→ MATERIAL SUPPLIED
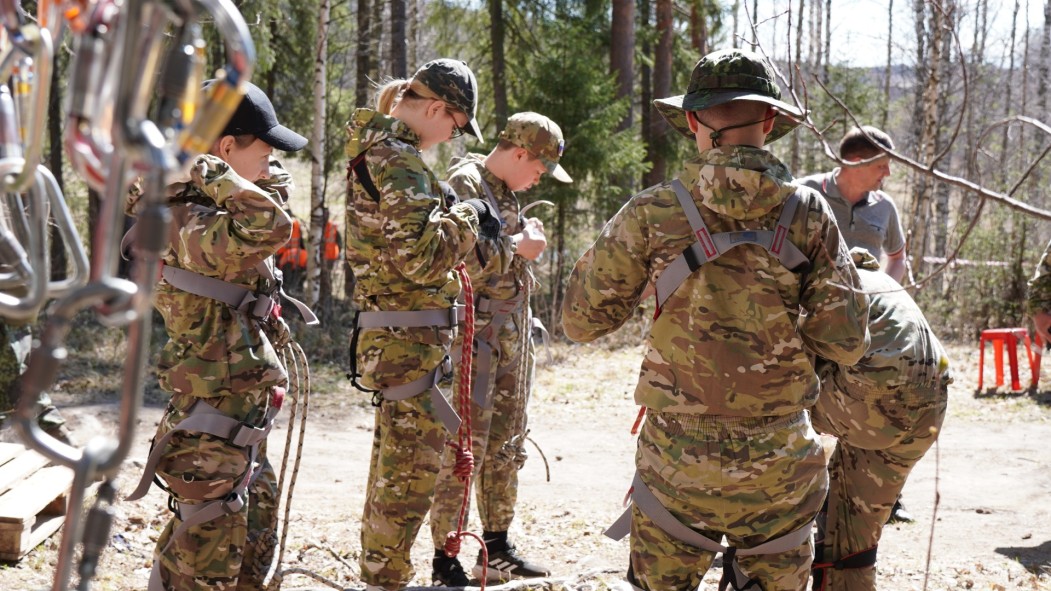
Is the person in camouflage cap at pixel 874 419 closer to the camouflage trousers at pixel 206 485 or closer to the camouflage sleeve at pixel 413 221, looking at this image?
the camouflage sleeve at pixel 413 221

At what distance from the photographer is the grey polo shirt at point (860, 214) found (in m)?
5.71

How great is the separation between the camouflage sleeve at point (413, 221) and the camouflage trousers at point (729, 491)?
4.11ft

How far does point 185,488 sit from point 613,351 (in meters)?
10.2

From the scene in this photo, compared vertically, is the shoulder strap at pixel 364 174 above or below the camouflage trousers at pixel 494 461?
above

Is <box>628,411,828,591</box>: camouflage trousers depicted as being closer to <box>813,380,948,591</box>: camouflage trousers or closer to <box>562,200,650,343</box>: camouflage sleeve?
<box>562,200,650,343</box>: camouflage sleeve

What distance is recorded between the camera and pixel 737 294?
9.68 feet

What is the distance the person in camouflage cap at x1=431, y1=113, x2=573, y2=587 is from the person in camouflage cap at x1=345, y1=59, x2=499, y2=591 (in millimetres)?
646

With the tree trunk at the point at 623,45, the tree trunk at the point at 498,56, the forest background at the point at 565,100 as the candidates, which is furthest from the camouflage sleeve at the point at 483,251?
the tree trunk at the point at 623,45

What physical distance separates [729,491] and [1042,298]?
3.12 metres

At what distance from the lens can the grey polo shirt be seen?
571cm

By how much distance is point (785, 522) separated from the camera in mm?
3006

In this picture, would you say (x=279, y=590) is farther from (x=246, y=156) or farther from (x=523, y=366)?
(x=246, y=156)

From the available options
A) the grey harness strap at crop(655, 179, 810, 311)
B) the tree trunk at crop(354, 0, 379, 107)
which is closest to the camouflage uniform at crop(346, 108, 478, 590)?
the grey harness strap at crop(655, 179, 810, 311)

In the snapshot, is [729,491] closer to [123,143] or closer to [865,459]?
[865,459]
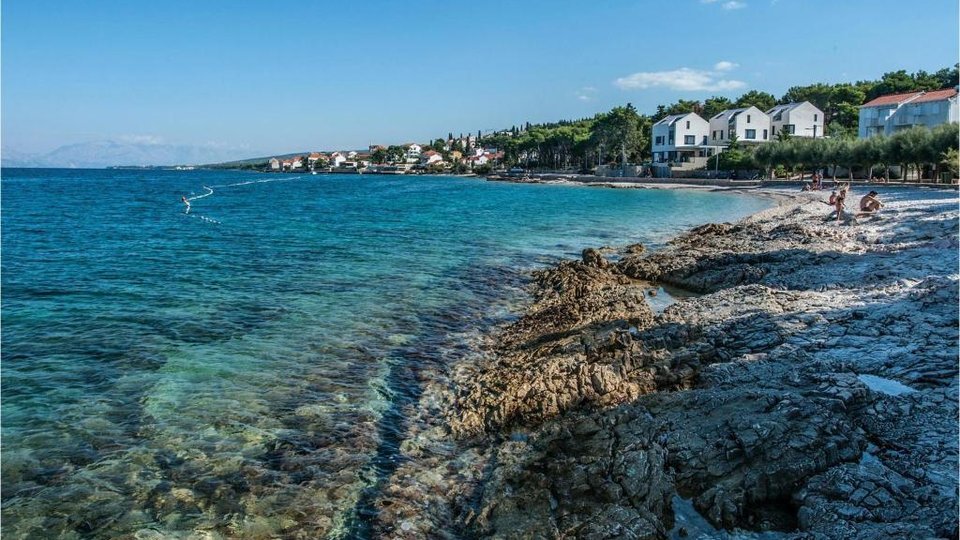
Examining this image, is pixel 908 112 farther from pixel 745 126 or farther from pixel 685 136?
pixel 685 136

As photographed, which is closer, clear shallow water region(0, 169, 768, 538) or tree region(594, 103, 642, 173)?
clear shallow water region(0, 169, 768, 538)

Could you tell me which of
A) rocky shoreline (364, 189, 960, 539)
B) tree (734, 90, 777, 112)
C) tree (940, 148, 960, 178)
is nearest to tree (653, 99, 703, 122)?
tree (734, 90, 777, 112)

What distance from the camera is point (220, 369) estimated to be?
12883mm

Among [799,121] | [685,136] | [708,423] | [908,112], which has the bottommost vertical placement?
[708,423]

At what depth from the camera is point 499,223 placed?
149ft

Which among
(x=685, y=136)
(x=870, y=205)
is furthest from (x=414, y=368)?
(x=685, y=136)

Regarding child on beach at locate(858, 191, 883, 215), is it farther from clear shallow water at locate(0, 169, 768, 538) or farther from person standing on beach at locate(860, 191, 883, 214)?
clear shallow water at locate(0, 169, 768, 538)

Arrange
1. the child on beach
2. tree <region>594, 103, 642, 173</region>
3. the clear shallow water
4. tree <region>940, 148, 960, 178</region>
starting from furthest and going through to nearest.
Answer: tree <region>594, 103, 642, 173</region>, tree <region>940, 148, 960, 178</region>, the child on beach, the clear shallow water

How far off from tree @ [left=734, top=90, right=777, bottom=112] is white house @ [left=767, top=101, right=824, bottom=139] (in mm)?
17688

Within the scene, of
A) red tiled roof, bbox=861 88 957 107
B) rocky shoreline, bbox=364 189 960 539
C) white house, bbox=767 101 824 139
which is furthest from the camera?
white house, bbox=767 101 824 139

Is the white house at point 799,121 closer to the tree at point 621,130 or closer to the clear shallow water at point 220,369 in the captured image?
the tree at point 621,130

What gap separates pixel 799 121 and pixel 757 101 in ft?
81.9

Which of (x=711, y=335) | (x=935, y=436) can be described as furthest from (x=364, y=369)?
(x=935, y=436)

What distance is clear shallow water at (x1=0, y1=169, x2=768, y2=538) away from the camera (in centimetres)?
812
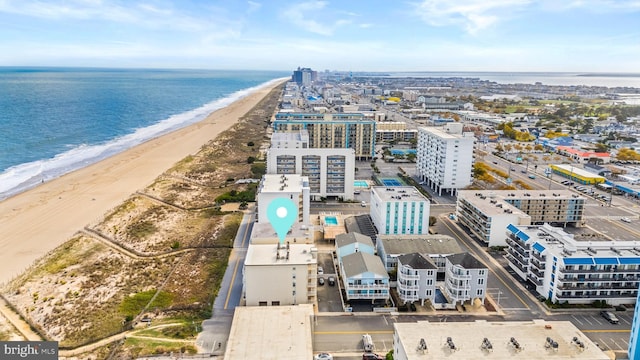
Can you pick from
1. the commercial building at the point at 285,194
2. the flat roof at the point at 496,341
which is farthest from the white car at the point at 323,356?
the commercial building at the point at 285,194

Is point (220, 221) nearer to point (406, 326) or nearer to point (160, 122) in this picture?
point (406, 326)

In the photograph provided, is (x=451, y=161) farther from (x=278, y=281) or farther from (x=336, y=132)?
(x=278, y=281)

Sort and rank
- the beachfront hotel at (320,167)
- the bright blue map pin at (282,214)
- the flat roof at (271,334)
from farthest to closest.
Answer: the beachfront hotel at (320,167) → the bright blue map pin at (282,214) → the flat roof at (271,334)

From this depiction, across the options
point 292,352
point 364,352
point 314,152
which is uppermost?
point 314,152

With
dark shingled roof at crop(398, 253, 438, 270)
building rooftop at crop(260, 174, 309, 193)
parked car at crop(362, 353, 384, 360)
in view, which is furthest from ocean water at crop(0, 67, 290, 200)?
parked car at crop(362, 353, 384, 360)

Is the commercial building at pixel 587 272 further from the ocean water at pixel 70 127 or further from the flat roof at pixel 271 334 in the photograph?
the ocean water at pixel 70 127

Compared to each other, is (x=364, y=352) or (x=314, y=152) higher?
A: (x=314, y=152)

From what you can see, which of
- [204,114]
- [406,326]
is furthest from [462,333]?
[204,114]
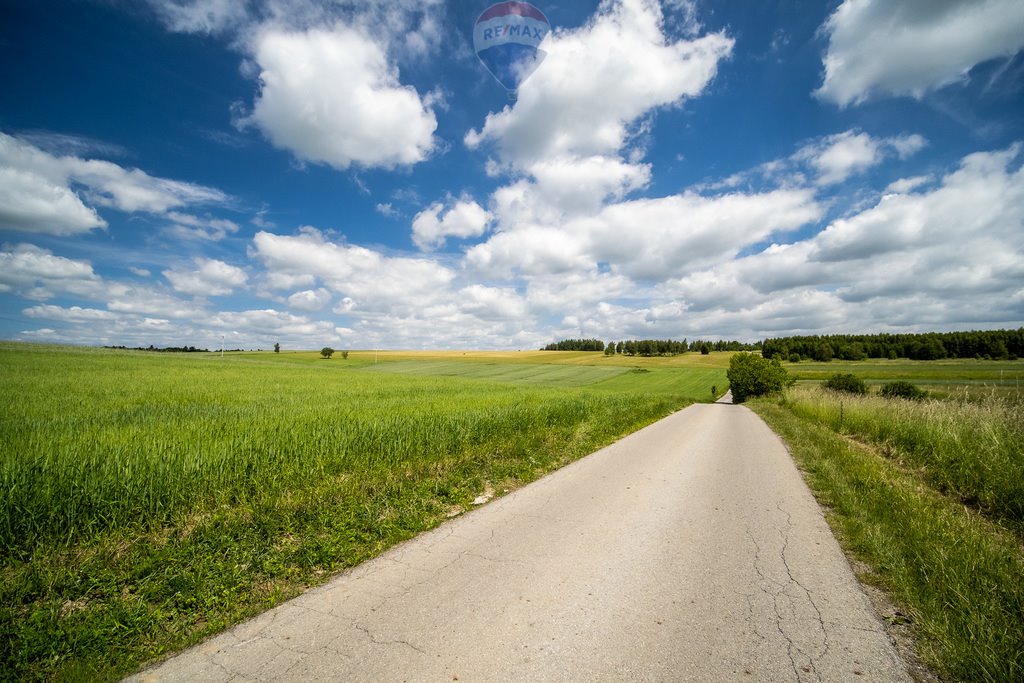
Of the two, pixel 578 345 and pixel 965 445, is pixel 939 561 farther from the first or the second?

→ WORK INSTRUCTIONS
Please rewrite every line of the items above as a numbered list, skipping blank lines and leaving out the pictures.

→ SOLVED PROBLEM
1. Is the person in camouflage cap at pixel 874 419 closer to the camouflage trousers at pixel 206 485 or closer to the camouflage sleeve at pixel 413 221, looking at this image?
2. the camouflage sleeve at pixel 413 221
3. At what distance from the photographer is the grey polo shirt at point (860, 214) found (in m)?
4. 5.71
5. How great is the separation between the camouflage sleeve at point (413, 221) and the camouflage trousers at point (729, 491)?
6. 4.11ft
7. How far does point 185,488 sit from point 613,351 (in meters)?
8. 10.2
9. From the scene in this photo, compared vertically, is the shoulder strap at pixel 364 174 above or below the camouflage trousers at pixel 494 461?
10. above
11. Is <box>628,411,828,591</box>: camouflage trousers depicted as being closer to <box>813,380,948,591</box>: camouflage trousers or closer to <box>562,200,650,343</box>: camouflage sleeve?
12. <box>562,200,650,343</box>: camouflage sleeve
13. What distance is recorded between the camera and pixel 737 294?
14. 9.68 feet
15. What is the distance the person in camouflage cap at x1=431, y1=113, x2=573, y2=587 is from the person in camouflage cap at x1=345, y1=59, x2=499, y2=591 (in millimetres)?
16. 646
17. With the tree trunk at the point at 623,45, the tree trunk at the point at 498,56, the forest background at the point at 565,100 as the candidates, which is furthest from the camouflage sleeve at the point at 483,251?
18. the tree trunk at the point at 623,45
19. What physical distance separates [729,491] and [1042,298]?
20. 3.12 metres
21. At what distance from the lens can the grey polo shirt be seen?
22. 571cm
23. By how much distance is point (785, 522) separated from the camera in mm?
24. 3006
25. In this picture, would you say (x=279, y=590) is farther from (x=246, y=156) or farther from (x=523, y=366)?
26. (x=246, y=156)
27. From the available options
28. A) the grey harness strap at crop(655, 179, 810, 311)
29. B) the tree trunk at crop(354, 0, 379, 107)
30. which is closest to the camouflage uniform at crop(346, 108, 478, 590)?
31. the grey harness strap at crop(655, 179, 810, 311)
32. In the snapshot, is [729,491] closer to [123,143] or closer to [865,459]?
33. [865,459]
34. Examining this image, is pixel 908 112 farther from pixel 745 126 or farther from pixel 685 136?
35. pixel 685 136
36. As photographed, which is closer, clear shallow water region(0, 169, 768, 538) or tree region(594, 103, 642, 173)?
37. clear shallow water region(0, 169, 768, 538)
38. Could you tell me which of
39. A) rocky shoreline (364, 189, 960, 539)
40. B) tree (734, 90, 777, 112)
41. C) tree (940, 148, 960, 178)
42. is nearest to tree (653, 99, 703, 122)?
43. tree (734, 90, 777, 112)
44. What distance from the camera is point (220, 369) estimated to be?
45. 12883mm
46. Among [799,121] | [685,136] | [708,423] | [908,112], which has the bottommost vertical placement?
47. [708,423]
48. At what depth from the camera is point 499,223 placed?
49. 149ft
50. Which among
51. (x=685, y=136)
52. (x=870, y=205)
53. is furthest from (x=414, y=368)?
54. (x=685, y=136)
55. Regarding child on beach at locate(858, 191, 883, 215), is it farther from clear shallow water at locate(0, 169, 768, 538) or farther from person standing on beach at locate(860, 191, 883, 214)?
56. clear shallow water at locate(0, 169, 768, 538)
57. Arrange
58. 1. the child on beach
59. 2. tree <region>594, 103, 642, 173</region>
60. 3. the clear shallow water
61. 4. tree <region>940, 148, 960, 178</region>
62. starting from furthest and going through to nearest.
63. Answer: tree <region>594, 103, 642, 173</region>, tree <region>940, 148, 960, 178</region>, the child on beach, the clear shallow water
64. How far off from tree @ [left=734, top=90, right=777, bottom=112] is white house @ [left=767, top=101, right=824, bottom=139] (in mm)?
65. 17688
66. Within the scene, of
67. A) red tiled roof, bbox=861 88 957 107
68. B) rocky shoreline, bbox=364 189 960 539
69. C) white house, bbox=767 101 824 139
70. which is furthest from the camera?
71. white house, bbox=767 101 824 139
72. Is the white house at point 799,121 closer to the tree at point 621,130 or closer to the clear shallow water at point 220,369 in the captured image?
73. the tree at point 621,130
74. What gap separates pixel 799 121 and pixel 757 101 in ft?
75. 81.9
76. Which of (x=711, y=335) | (x=935, y=436) can be described as furthest from (x=364, y=369)?
77. (x=935, y=436)
78. What distance is clear shallow water at (x1=0, y1=169, x2=768, y2=538) away from the camera (in centimetres)?
79. 812
80. Can you pick from
81. 1. the commercial building at the point at 285,194
82. 2. the flat roof at the point at 496,341
83. which is farthest from the white car at the point at 323,356?
84. the commercial building at the point at 285,194
85. Is point (220, 221) nearer to point (406, 326) or nearer to point (160, 122) in this picture?
86. point (406, 326)
87. In the photograph provided, is (x=451, y=161) farther from (x=278, y=281) or farther from (x=336, y=132)?
88. (x=278, y=281)
89. Sort and rank
90. - the beachfront hotel at (320,167)
91. - the bright blue map pin at (282,214)
92. - the flat roof at (271,334)
93. from farthest to closest.
94. Answer: the beachfront hotel at (320,167) → the bright blue map pin at (282,214) → the flat roof at (271,334)
95. From this depiction, across the options
96. point 292,352
97. point 364,352
98. point 314,152
99. which is uppermost?
100. point 314,152
101. With
102. dark shingled roof at crop(398, 253, 438, 270)
103. building rooftop at crop(260, 174, 309, 193)
104. parked car at crop(362, 353, 384, 360)
105. in view, which is furthest from ocean water at crop(0, 67, 290, 200)?
106. parked car at crop(362, 353, 384, 360)
107. Is the commercial building at pixel 587 272 further from the ocean water at pixel 70 127 or further from the flat roof at pixel 271 334 in the photograph?
108. the ocean water at pixel 70 127
109. Compared to each other, is (x=364, y=352) or (x=314, y=152) higher?
110. A: (x=314, y=152)
111. From what you can see, which of
112. - [204,114]
113. - [406,326]
114. is furthest from [462,333]?
115. [204,114]
116. Of the two, pixel 578 345 and pixel 965 445, is pixel 939 561 farther from the first or the second?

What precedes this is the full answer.